Seif el-Din Mustafa
Hijacker Seif el-Din Mustafa on his way to court in Cyprus after being arrested by local police. The EgyptAir hijacker fears he will be given a death sentence in Cairo and has requested asylum in Cyprus. Reuters

EgyptAir hijacker, Seif al-Din Mohamed Mostafa, is fighting his extradition to Egypt by requesting for asylum to stay in Cyprus. The immigration department in the Mediterranean island is presently reviewing his application for asylum, confirmed local authorities on 12 April.

"The suspect has asked for asylum and this procedure will run in parallel with the court hearing on extradition," said an official source who wished to remain anonymous. A court hearing is scheduled for 22 April after Cyprus approved Cairo's request to extradite Mustafa.

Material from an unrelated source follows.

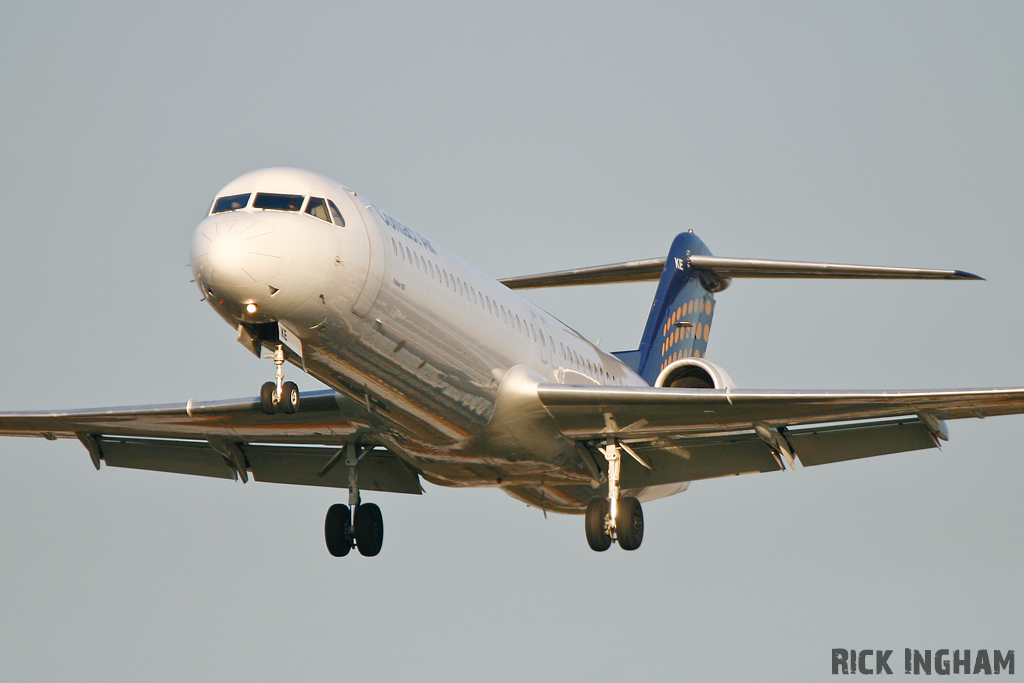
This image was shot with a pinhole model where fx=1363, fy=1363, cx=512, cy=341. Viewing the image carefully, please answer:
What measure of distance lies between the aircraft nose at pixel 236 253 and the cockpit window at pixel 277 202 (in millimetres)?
360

The Egypt state prosecutor's office is believed to have requested the extradition after referring to a 1996 bilateral extradition treaty. The extradition is expected to take several weeks despite Cyprus reportedly fast-tracking the process.

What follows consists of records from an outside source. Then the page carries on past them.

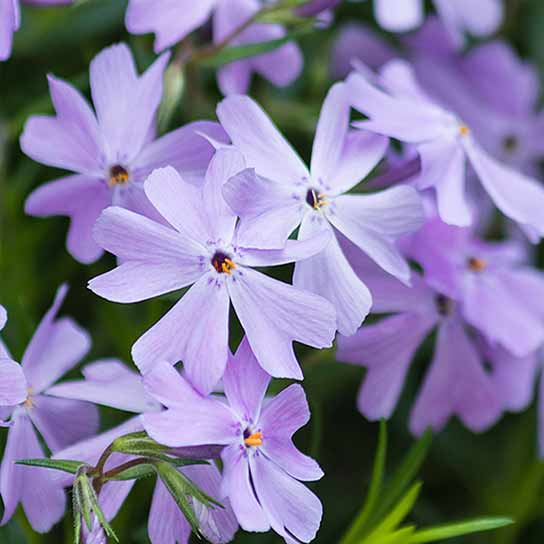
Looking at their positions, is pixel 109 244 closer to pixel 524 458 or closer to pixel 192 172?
pixel 192 172

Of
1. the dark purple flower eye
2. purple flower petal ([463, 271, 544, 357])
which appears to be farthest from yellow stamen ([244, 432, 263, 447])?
the dark purple flower eye

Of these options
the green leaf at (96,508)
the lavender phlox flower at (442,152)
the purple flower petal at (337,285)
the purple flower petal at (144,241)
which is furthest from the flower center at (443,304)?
the green leaf at (96,508)

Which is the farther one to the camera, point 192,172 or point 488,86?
point 488,86

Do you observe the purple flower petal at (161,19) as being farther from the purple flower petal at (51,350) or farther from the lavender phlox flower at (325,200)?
the purple flower petal at (51,350)

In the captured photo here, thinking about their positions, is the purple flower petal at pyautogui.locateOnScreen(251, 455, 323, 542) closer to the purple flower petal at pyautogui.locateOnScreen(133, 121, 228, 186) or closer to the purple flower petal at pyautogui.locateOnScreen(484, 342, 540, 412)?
the purple flower petal at pyautogui.locateOnScreen(133, 121, 228, 186)

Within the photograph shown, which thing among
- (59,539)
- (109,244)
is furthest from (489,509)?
(109,244)
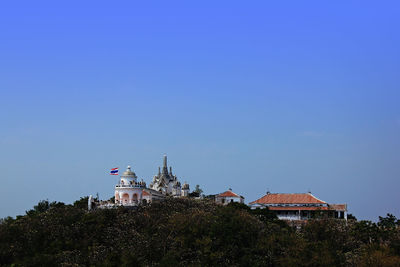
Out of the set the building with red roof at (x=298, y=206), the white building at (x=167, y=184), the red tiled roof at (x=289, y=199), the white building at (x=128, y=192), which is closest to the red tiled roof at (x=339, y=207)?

Mustafa, 58, fears he will be given the death penalty if extradited back to Egypt. Nicosia however is expecting Cairo to provide a hand written acknowledgement that he will not face the death penalty, reported AFP. Until the extradition process is complete and the papers are ready, Mustafa is to remain in police custody in Cyprus.

On 29 March, Mustafa hijacked EgyptAir flight M181, forcing the A320 airliner en route to Cairo from Alexandria to divert to Cyprus. A total of 81 passengers, including four foreign nationals and crew members, were held hostage for several hours. Mustafa had told crew members on board the plane that he had a bomb shortly after the plane took off. Investigations, however, later revealed that he was wearing a fake suicide vest after he was arrested by police at the Larnaca airport in Cyprus.

Mustafa had requested to see his estranged Cypriot wife and requested political asylum along with a final demand to have all female prisoners released from Egyptian prisons. He has been described by Cypriot authorities as "mentally unstable" and was reportedly arrested twice in 2009 and 2010 over forgery and impersonation.